• _EXERCISE AIM_:
Reproduce the following data verbatim.

• _DATA SUPPLIED_:

━━━━━━━━

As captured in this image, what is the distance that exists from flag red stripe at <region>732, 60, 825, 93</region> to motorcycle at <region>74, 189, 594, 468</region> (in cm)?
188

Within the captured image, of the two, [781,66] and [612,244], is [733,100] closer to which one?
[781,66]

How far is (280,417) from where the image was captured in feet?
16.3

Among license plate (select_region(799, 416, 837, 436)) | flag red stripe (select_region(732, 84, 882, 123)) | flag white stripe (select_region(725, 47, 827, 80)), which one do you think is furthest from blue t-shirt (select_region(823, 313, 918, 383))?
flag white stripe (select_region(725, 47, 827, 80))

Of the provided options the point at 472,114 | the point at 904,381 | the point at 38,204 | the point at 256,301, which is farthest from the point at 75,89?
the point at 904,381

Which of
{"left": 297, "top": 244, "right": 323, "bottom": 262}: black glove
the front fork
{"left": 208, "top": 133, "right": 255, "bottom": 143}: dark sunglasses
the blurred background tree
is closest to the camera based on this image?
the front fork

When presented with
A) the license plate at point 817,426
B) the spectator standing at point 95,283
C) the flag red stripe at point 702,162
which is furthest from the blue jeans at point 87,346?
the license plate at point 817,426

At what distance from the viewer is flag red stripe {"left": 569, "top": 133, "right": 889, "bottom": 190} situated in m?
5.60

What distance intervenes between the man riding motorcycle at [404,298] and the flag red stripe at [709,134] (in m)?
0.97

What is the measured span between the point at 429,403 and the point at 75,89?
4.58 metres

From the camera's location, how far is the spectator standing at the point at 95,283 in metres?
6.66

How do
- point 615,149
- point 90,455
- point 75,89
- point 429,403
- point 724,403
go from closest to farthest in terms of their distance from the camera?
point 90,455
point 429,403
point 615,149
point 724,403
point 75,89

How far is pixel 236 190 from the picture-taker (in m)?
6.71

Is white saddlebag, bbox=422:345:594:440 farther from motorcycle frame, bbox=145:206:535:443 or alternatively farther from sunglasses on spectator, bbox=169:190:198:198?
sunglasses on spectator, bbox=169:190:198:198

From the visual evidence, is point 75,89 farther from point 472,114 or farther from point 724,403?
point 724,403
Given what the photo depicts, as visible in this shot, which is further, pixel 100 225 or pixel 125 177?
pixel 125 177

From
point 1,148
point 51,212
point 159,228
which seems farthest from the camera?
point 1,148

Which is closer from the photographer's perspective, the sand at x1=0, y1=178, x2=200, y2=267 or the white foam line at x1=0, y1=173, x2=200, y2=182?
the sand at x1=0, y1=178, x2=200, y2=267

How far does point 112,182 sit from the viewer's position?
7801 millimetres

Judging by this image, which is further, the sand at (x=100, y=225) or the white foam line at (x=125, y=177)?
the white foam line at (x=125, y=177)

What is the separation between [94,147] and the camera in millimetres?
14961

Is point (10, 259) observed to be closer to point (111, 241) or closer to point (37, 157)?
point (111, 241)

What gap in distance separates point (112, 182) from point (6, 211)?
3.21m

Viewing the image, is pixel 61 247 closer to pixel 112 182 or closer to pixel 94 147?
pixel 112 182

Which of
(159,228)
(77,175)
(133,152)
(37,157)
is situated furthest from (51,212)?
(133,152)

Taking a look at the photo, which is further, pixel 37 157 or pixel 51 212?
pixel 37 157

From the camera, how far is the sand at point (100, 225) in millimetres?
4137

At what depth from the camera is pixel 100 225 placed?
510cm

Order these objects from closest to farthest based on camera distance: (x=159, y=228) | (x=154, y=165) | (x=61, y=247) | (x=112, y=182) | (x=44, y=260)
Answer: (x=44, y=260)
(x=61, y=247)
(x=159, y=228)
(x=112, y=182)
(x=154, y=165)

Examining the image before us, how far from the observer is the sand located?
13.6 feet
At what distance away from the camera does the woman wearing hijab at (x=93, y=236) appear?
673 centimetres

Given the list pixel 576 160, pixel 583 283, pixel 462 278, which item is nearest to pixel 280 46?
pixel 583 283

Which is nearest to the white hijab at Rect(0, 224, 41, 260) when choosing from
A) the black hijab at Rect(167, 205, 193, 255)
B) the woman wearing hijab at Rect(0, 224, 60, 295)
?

━━━━━━━━

• _SOLUTION_:
As captured in this image, what is the distance that exists from flag red stripe at <region>732, 60, 825, 93</region> to motorcycle at <region>74, 189, 594, 468</region> (in cm)?
188

Within the captured image, of the two, [781,66] and [612,244], is [733,100] closer to which one?
[781,66]

How far is (280,417) from where the image was captured in feet?
16.3

Among license plate (select_region(799, 416, 837, 436)) | flag red stripe (select_region(732, 84, 882, 123)) | flag white stripe (select_region(725, 47, 827, 80)), which one do you think is furthest from blue t-shirt (select_region(823, 313, 918, 383))?
flag white stripe (select_region(725, 47, 827, 80))

Of the provided options the point at 472,114 | the point at 904,381 | the point at 38,204 | the point at 256,301, which is farthest from the point at 75,89?
the point at 904,381

Which of
{"left": 297, "top": 244, "right": 323, "bottom": 262}: black glove
the front fork
{"left": 208, "top": 133, "right": 255, "bottom": 143}: dark sunglasses
the blurred background tree
is closest to the camera based on this image?
the front fork

When presented with
A) the license plate at point 817,426
B) the spectator standing at point 95,283
C) the flag red stripe at point 702,162
which is furthest from the blue jeans at point 87,346?
the license plate at point 817,426

At what distance from the viewer is flag red stripe {"left": 569, "top": 133, "right": 889, "bottom": 190} situated in m?
5.60

What distance intervenes between the man riding motorcycle at [404,298] and the flag red stripe at [709,134] (in m)?
0.97

What is the measured span between the point at 429,403 and the point at 75,89?
4.58 metres

From the camera's location, how far is the spectator standing at the point at 95,283 in metres?
6.66

How do
- point 615,149
- point 90,455
- point 75,89
- point 429,403
- point 724,403
go from closest to farthest in terms of their distance from the camera?
point 90,455
point 429,403
point 615,149
point 724,403
point 75,89

How far is pixel 236 190 from the picture-taker (in m)?
6.71

Is white saddlebag, bbox=422:345:594:440 farther from motorcycle frame, bbox=145:206:535:443 or alternatively farther from sunglasses on spectator, bbox=169:190:198:198?
sunglasses on spectator, bbox=169:190:198:198

From the visual evidence, is point 75,89 farther from point 472,114 or farther from point 724,403?
point 724,403
Given what the photo depicts, as visible in this shot, which is further, pixel 100 225 or pixel 125 177?
pixel 125 177

From
point 1,148
point 51,212
point 159,228
which seems farthest from the camera?
point 1,148

Which is closer from the photographer's perspective, the sand at x1=0, y1=178, x2=200, y2=267 or the white foam line at x1=0, y1=173, x2=200, y2=182?
the sand at x1=0, y1=178, x2=200, y2=267

How far does point 112,182 sit from the viewer's position?
7801 millimetres

Judging by this image, which is further, the sand at (x=100, y=225) or the white foam line at (x=125, y=177)?
the white foam line at (x=125, y=177)

What is the separation between [94,147] and the camera in millimetres?
14961

Is point (10, 259) observed to be closer to point (111, 241) or closer to point (37, 157)?
point (111, 241)

What gap in distance separates point (112, 182) from point (6, 211)?
3.21m

Viewing the image, is pixel 61 247 closer to pixel 112 182 or closer to pixel 94 147?
pixel 112 182

Which of
(159,228)
(77,175)
(133,152)
(37,157)
is situated furthest from (51,212)?
(133,152)

Taking a look at the photo, which is further, pixel 37 157 or pixel 51 212?
pixel 37 157

From the camera, how far is the sand at point (100, 225) in millimetres?
4137

At what depth from the camera is pixel 100 225 placed?
510cm

Order these objects from closest to farthest based on camera distance: (x=159, y=228) | (x=154, y=165) | (x=61, y=247) | (x=112, y=182) | (x=44, y=260)
Answer: (x=44, y=260)
(x=61, y=247)
(x=159, y=228)
(x=112, y=182)
(x=154, y=165)

Examining the image before us, how far from the observer is the sand located?
13.6 feet
At what distance away from the camera does the woman wearing hijab at (x=93, y=236) appear?
673 centimetres

Given the list pixel 576 160, pixel 583 283, pixel 462 278, which item is nearest to pixel 280 46?
pixel 583 283

Which is nearest to the white hijab at Rect(0, 224, 41, 260) when choosing from
A) the black hijab at Rect(167, 205, 193, 255)
B) the woman wearing hijab at Rect(0, 224, 60, 295)
?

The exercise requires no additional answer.